Texte de lecture

En face, les syndicats sont vent debout contre cette réforme. Ils refusent catégoriquement un tel projet et pointent les exagérations du gouvernement. Le déficit du régime, contrôlable, ne serait que de 10 milliards d’euros sur un budget total de 331 milliards d’euros, et pourrait être résorbé en 2070, selon différents scénarios ciblés.
Pire encore, le rapport du COR indique que «quelle que soit la convention adoptée pour le calcul du solde retraite, le solde global des finances publiques n’en est pas affecté». Autrement dit, avec le régime inchangé, sans réforme, bien qu’en déficit sur les vingt-cinq prochaines années, le système n’aurait aucune conséquence sur les finances publiques.
Des considérations strictement économiques
Mais alors pourquoi vouloir à tout prix le changer? Pourquoi insister sur la nécessité de reculer l’âge légal de départ à la retraite, si le système tient et se pérenniserait naturellement dans le temps? Il doit aussi y avoir des considérations strictement économiques, en matière de chômage, d’emploi et de croissance.
La retraite et son régime ne concernent pas seulement les millions de retraités et de seniors. Il y a aussi des effets sur l’emploi et son accessibilité, sur la croissance et les niveaux de consommation, et même des effets sur l’inflation, les recettes publiques et le solde budgétaire. Le fait que des centaines de milliers de personnes d’une même classe d’âge partent à 62 ou 64 ans aurait des conséquences directes sur le taux d’emploi, le chômage, la consommation, la croissance, etc.
C’est ce qu’ont tenté de démontrer l’Observatoire français de conjoncture économique (OFCE), le laboratoire d’études économique de Sciences Po Paris, et le COR, en janvier 2022. L’OFCE a construit une modélisation macroéconomique permettant de constater les conséquences du report de l’âge légal de départ à la retraite à 64 ans, soit précisément ce que le gouvernement souhaite mettre en œuvre aujourd’hui.

Extrait de données
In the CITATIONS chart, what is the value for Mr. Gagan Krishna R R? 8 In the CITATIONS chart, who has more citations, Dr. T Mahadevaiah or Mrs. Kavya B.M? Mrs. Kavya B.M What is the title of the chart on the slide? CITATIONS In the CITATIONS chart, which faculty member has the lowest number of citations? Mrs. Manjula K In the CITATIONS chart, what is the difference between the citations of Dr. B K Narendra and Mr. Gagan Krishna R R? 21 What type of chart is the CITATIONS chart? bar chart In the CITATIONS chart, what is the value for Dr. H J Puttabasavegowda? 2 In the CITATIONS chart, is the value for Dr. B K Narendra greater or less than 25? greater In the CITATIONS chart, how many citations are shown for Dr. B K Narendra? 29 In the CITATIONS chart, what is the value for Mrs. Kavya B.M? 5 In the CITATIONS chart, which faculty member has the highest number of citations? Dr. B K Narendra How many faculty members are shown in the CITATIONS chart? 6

Travail à faire
1 - Résumez le texte sur la réforme des retraites en deux phrases.
2 - D'après le texte sur la réforme des retraites, pourquoi les syndicats estiment-ils que le gouvernement exagère ? Répondez en une ou deux phrases.
Les données ne sont pas nécessaires ici.

Corrigé des exercices
1 - Les syndicats rejettent la réforme et jugent le déficit du régime contrôlable, tandis que le rapport du COR indique que le régime inchangé n'affecterait pas le solde global des finances publiques. Le texte se demande alors pourquoi reculer l'âge légal de départ et avance que la retraite a aussi des effets sur l'emploi, la croissance et la consommation, ce que l'OFCE et le COR ont tenté de démontrer en janvier 2022.

2 - Selon eux, le déficit du régime est contrôlable : il ne serait que de 10 milliards d'euros sur un budget total de 331 milliards d'euros. Il pourrait en outre être résorbé en 2070, selon différents scénarios ciblés.